While released late in the VGA cycle and just around when everything went SVGA, Superhero League of Hoboken looked fantastic, I really like this style of VGA, free of the hideous VGA gradient everybody used.
The game still feel fresh and unique to this day and while its pretty out there it does have some seriously funny characters, dialoques, and puzzles. I just recorded around 10 minuntes of gameplay to show a bit of the different aspects of the game
Legend did its best to find its place in the adventure game market, their first endeavors proved successful but the company and its products never quite managed to shake neither Sierra On-Line nor LucasArts, two companies dominating the genre for the better part of the ’90s. Superheroes League of Hoboken, disappointingly, only managed to sell somewhere between 20-25.000 copies. While the competition was stiff the genre, in general, was facing challenges with a market slowly moving away from adventure games. Even some of the best adventure games written and the short-lived but impressive Full-Motion Video games couldn’t save the genre.
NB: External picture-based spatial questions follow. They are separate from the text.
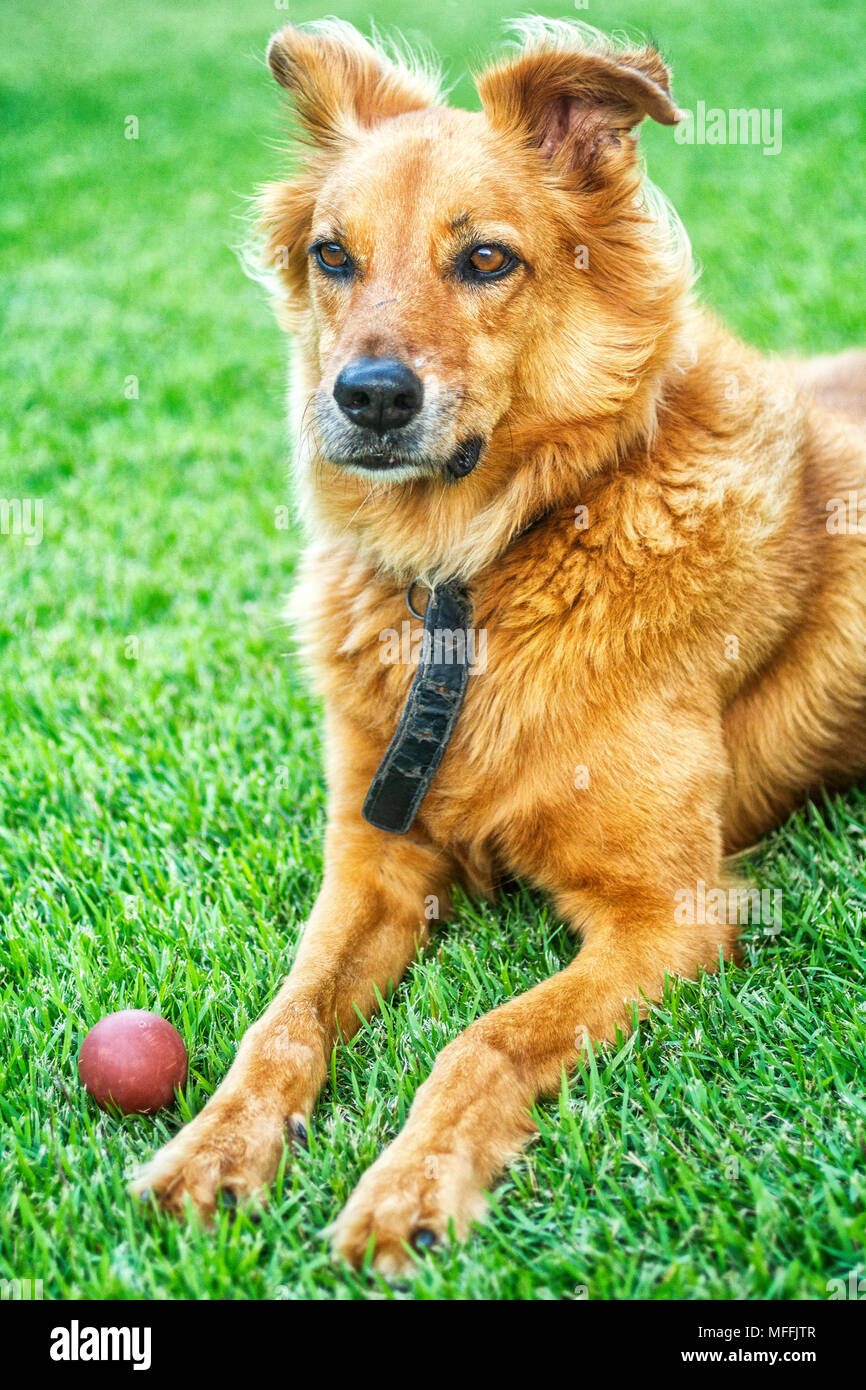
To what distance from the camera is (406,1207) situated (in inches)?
87.9

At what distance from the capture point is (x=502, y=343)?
3.15 meters

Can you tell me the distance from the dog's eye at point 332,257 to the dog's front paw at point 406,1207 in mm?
2334

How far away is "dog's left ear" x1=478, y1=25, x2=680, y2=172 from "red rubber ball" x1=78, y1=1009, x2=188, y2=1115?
8.40ft

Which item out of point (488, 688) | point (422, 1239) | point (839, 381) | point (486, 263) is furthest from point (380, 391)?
point (839, 381)

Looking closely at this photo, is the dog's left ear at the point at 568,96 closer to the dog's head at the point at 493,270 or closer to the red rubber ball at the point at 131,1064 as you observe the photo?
the dog's head at the point at 493,270

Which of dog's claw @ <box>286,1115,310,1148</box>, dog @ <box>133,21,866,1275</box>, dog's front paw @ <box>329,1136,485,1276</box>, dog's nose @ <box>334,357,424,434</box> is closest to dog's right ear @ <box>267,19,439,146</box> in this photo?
dog @ <box>133,21,866,1275</box>

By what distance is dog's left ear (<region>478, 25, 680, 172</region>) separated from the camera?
3.17 metres

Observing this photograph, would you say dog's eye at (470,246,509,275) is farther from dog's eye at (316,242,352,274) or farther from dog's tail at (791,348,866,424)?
dog's tail at (791,348,866,424)

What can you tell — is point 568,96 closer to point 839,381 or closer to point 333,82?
point 333,82

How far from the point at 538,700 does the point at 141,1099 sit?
4.53 ft

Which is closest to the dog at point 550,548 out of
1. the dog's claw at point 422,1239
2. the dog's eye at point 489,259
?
the dog's eye at point 489,259

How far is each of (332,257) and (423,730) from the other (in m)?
1.38

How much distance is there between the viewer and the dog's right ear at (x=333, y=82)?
3656 millimetres
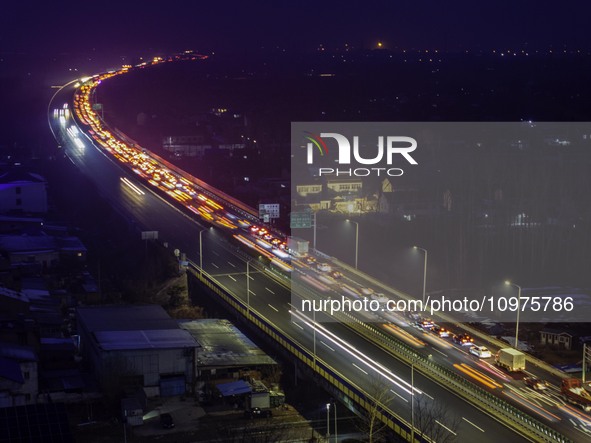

In the mid-’90s. Legend Entertainment had secured investment from book publisher Random House and developed the book adaptations, Death Gate and Shannara. But with the technological advancement came rising costs and without equal growth in sales, Random House left the game industry entirely. With the new challenges in the last part of the decade the company went on to focus exclusively on the development and commenced other publishers to take over the marketing and distribution. This allowed Legend to experiment with more action-oriented titles and developed a first-person shooter based on Robert Jordan’s The Wheel of Time.
In 1998 the company had been acquired by GT Interactive. A year later, GT Interactive had been purchased outright by Infogrames, who later acquired and rebranded themselves as Atari. On Friday, January the 16th, 2004, Legend Entertainment was shut down. A brief press release from Atari cites that it was purely a business decision and that Legend had recently completed its only current project and had no new projects in the pipeline.
Meretzky’s entertaining and imaginative writing made him one of the first interactive fiction writers admitted to the Science Fiction Writers of America. In 1999, PC Gamer magazine named him as one of their twenty-five Game Gods, those who have made an indelible mark on the history of computer gaming.